Kesadaran itu tidak datang sebagai tuduhan, melainkan sebagai undangan untuk menengok ke dalam diri. Sebab kepentingan bukanlah kejahatan; ia adalah bagian dari kodrat manusia yang hidup dalam relasi, kebutuhan, dan ketergantungan. Yang menjadi persoalan bukanlah adanya kepentingan, melainkan ketika kepentingan itu menyamar sebagai ketulusan, ketika kebaikan kehilangan kejujurannya.
Di situlah integritas diuji. Bukan pada saat seseorang mampu berbuat baik ketika diuntungkan, melainkan ketika ia mampu tetap bersikap lurus tanpa harus mengamankan hasil lebih dulu. Kebaikan yang konsisten, meskipun sunyi dan tak selalu berbuah segera, justru di sanalah martabat moral manusia berdiri: pada kemampuannya untuk tidak menjadikan orang lain sebagai alat, bahkan ketika ia sedang membutuhkan pertolongan.

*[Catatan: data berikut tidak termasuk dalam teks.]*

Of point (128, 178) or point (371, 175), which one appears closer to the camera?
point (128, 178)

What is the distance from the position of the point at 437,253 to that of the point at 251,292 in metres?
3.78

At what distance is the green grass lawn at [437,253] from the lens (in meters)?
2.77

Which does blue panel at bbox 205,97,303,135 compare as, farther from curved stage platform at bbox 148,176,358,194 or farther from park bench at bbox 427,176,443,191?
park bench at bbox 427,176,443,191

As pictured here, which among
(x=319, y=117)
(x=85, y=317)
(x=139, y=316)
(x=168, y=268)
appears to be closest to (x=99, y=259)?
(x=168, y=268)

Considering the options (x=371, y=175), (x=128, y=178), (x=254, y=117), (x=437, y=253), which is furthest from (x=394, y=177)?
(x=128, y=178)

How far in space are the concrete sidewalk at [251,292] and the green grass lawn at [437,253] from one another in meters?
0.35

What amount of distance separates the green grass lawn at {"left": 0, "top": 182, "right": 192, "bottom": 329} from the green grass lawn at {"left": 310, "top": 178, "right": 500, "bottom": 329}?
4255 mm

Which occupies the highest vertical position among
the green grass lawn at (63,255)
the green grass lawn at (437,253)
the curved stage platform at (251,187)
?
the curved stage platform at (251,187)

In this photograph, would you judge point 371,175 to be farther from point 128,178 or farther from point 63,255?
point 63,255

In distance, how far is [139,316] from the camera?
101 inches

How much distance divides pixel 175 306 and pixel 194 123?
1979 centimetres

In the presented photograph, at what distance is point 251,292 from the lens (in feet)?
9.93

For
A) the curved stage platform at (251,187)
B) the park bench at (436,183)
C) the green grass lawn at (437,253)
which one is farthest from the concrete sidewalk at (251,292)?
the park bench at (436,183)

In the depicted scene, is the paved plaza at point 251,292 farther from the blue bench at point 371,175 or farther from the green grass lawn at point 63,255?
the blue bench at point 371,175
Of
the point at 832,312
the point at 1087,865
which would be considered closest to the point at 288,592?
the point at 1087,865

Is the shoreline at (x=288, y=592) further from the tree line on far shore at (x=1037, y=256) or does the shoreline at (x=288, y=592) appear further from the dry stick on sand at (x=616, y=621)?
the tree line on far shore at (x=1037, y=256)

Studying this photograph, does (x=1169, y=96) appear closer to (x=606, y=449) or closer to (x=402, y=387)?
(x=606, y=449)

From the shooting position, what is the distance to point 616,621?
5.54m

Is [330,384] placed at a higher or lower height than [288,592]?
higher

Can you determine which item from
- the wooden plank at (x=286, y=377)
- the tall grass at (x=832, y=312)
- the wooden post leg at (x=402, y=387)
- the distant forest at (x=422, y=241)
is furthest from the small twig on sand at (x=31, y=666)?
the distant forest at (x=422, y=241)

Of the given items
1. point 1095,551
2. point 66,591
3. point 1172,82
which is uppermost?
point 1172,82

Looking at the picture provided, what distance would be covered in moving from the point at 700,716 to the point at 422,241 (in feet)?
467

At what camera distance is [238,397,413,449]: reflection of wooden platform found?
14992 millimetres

Refleksi ini menuntun pada kesimpulan sederhana namun menuntut: lebih baik menjadi manusia yang baik secara stabil, daripada menjadi manusia yang baik secara situasional. Sebab kebaikan yang terlalu bergantung pada kepentingan akan selalu rentan dibaca sebagai strategi, sementara kebaikan yang hadir dalam keseharian—tanpa panggung dan tanpa motif tersembunyi—akan tumbuh sebagai kepercayaan.
Dan mungkin, inilah kerja batin yang sesungguhnya: belajar mengakui bahwa “aku juga memiliki mau”, tanpa harus menjadikan “mau” itu sebagai alasan untuk mengatur kebaikan. Belajar meminta dengan jujur, memberi dengan tenang, dan menerima dengan lapang tanpa dekorasi berlebihan, tanpa sandiwara moral.
Pada akhirnya, manusia tidak dituntut untuk menjadi suci dari kepentingan, melainkan untuk jujur terhadapnya. Sebab dalam kejujuran itulah kebaikan kembali menemukan wajahnya yang paling manusiawi: tidak sempurna, tidak selalu menguntungkan, tetapi dapat dipercaya.